## What is required
Return each line of the entries that mentions the word "site".

■ ■ ■ ■ ■ ■ ■

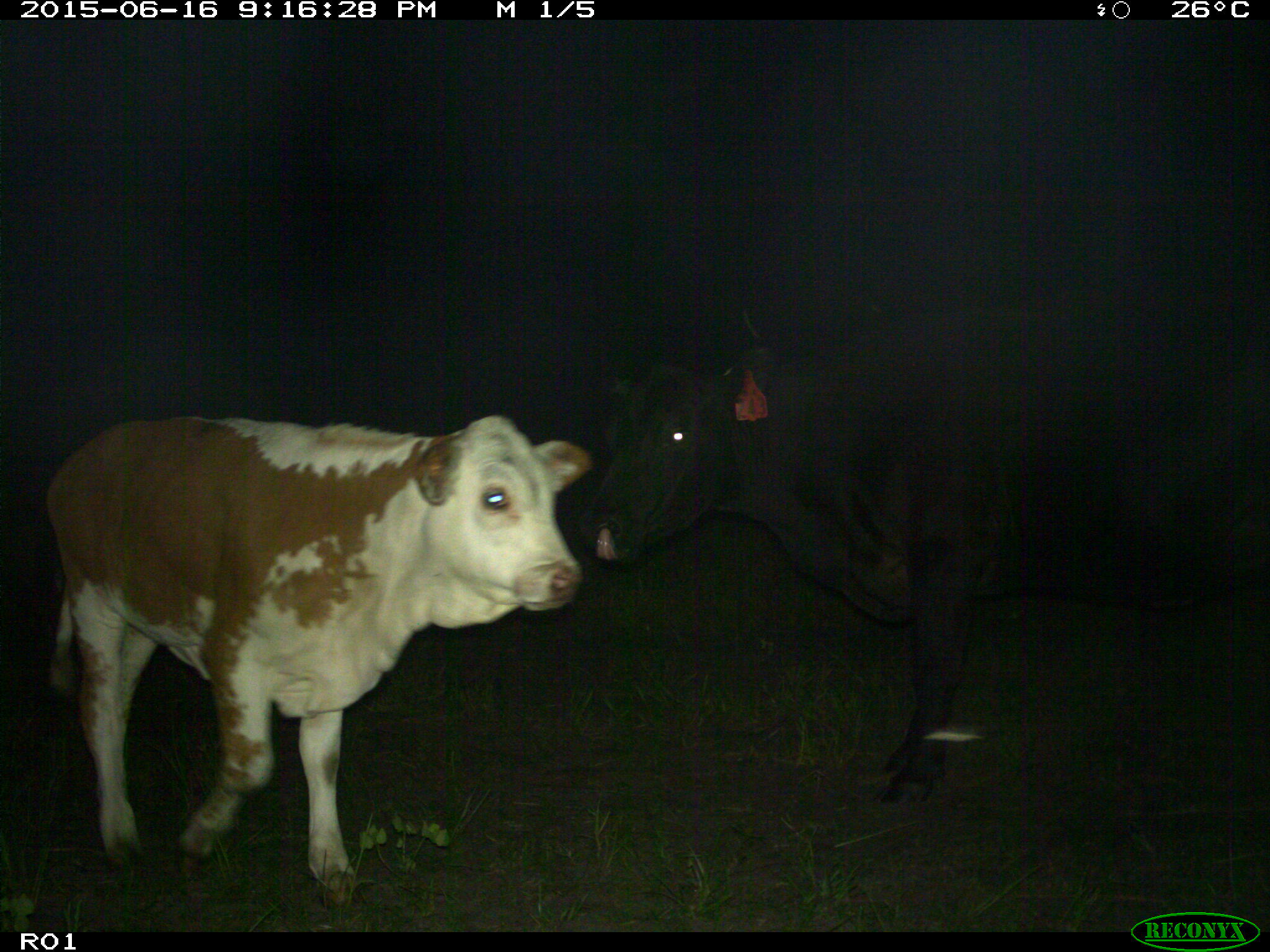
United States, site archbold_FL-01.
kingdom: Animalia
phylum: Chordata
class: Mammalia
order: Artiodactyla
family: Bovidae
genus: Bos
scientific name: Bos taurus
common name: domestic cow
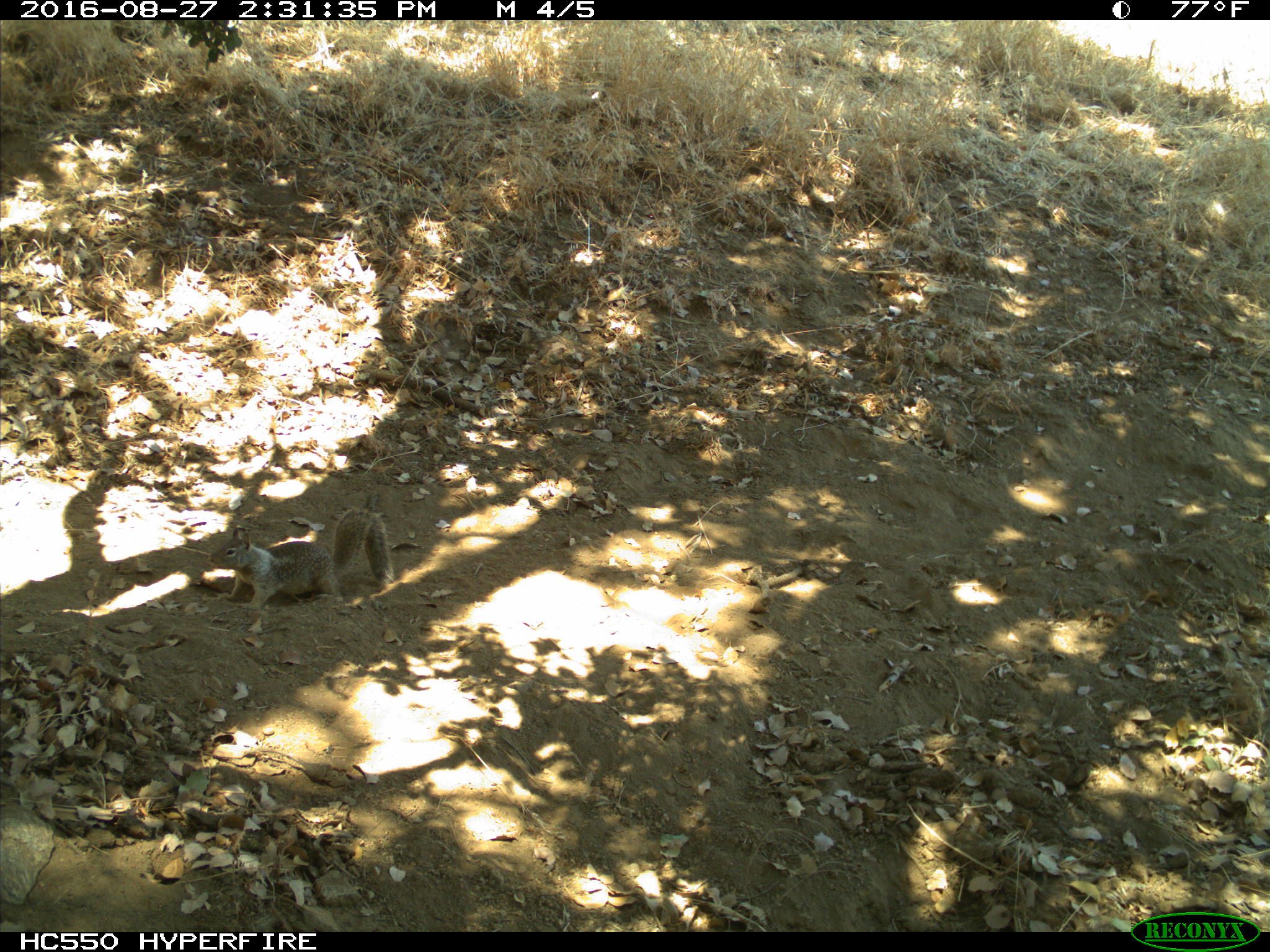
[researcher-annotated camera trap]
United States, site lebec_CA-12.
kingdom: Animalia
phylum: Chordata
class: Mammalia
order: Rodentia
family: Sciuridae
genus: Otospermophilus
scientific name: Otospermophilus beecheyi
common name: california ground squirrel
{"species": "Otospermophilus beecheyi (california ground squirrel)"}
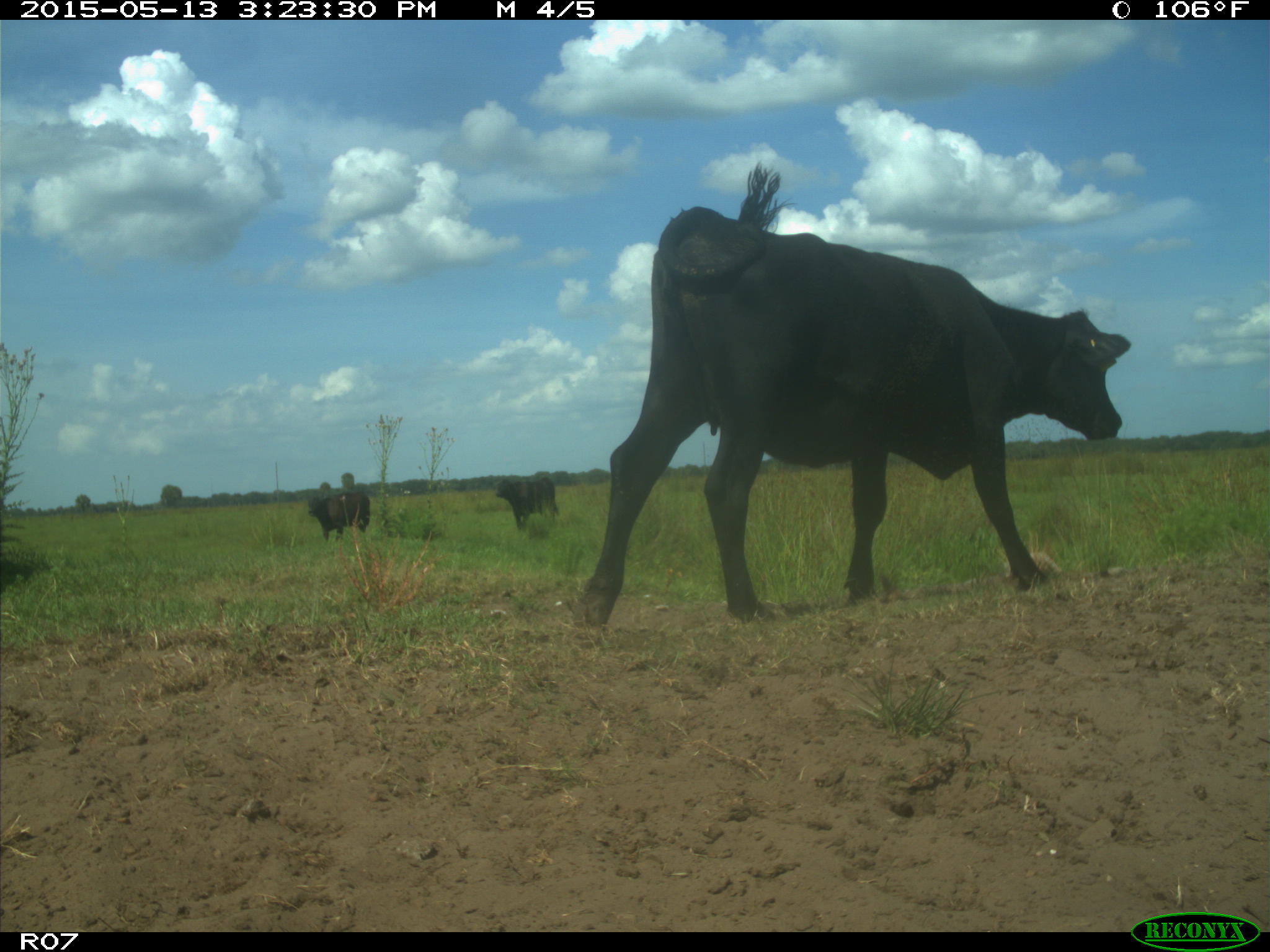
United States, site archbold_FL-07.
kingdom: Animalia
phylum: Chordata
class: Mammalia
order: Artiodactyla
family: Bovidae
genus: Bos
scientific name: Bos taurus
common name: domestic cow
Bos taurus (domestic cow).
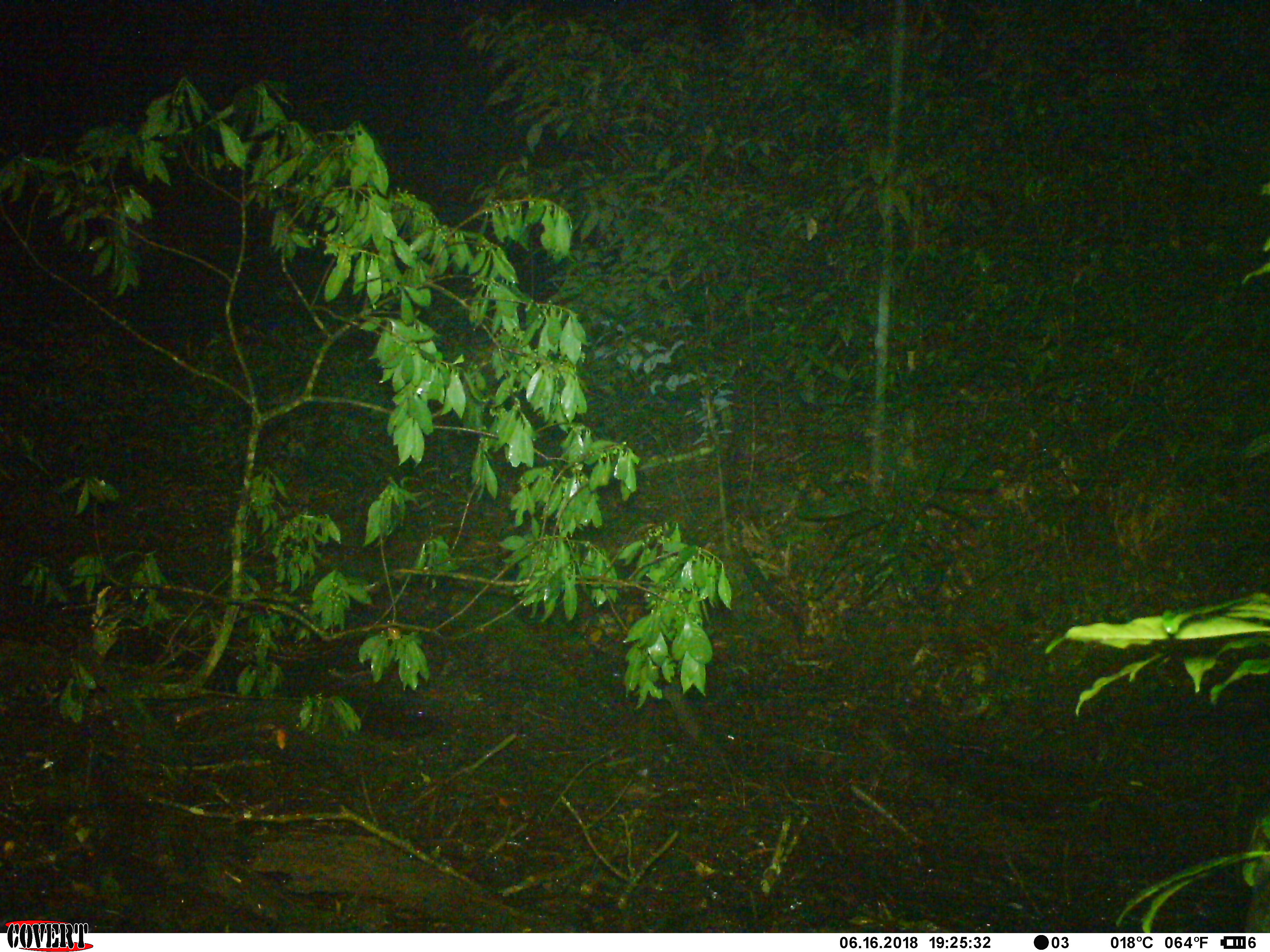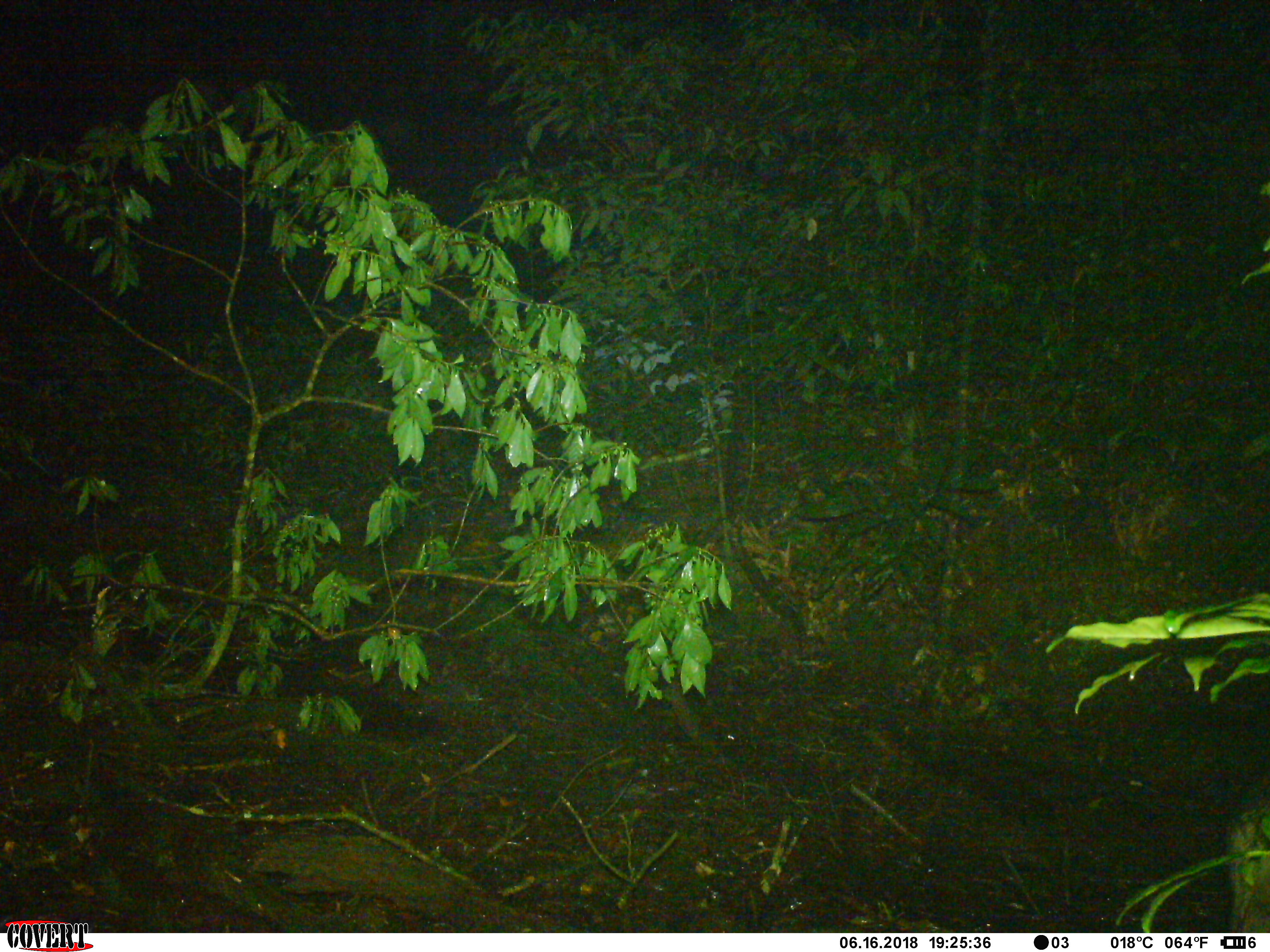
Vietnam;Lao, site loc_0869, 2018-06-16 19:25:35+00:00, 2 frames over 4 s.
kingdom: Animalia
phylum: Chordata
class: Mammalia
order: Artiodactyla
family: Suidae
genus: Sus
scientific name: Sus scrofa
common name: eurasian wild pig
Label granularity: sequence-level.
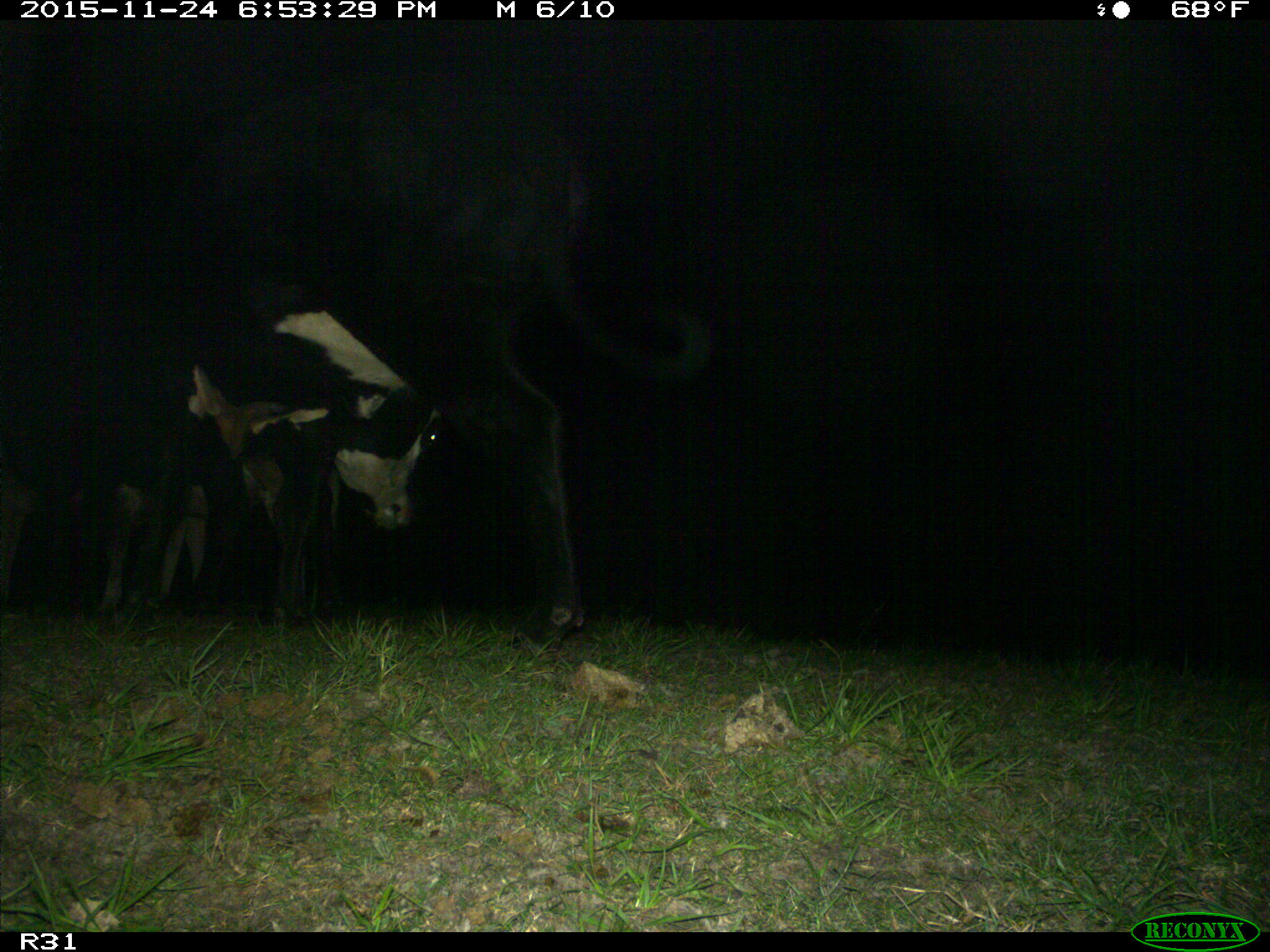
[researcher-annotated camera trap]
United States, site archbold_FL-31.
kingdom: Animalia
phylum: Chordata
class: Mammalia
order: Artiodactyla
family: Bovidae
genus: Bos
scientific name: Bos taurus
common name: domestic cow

■ ■ ■ ■ ■ ■ ■

## Expected output
United States, site archbold_FL-01.
United States, site lebec_CA-12.
United States, site archbold_FL-07.
Vietnam;Lao, site loc_0869, 2018-06-16 19:25:35+00:00, 2 frames over 4 s.
United States, site archbold_FL-31.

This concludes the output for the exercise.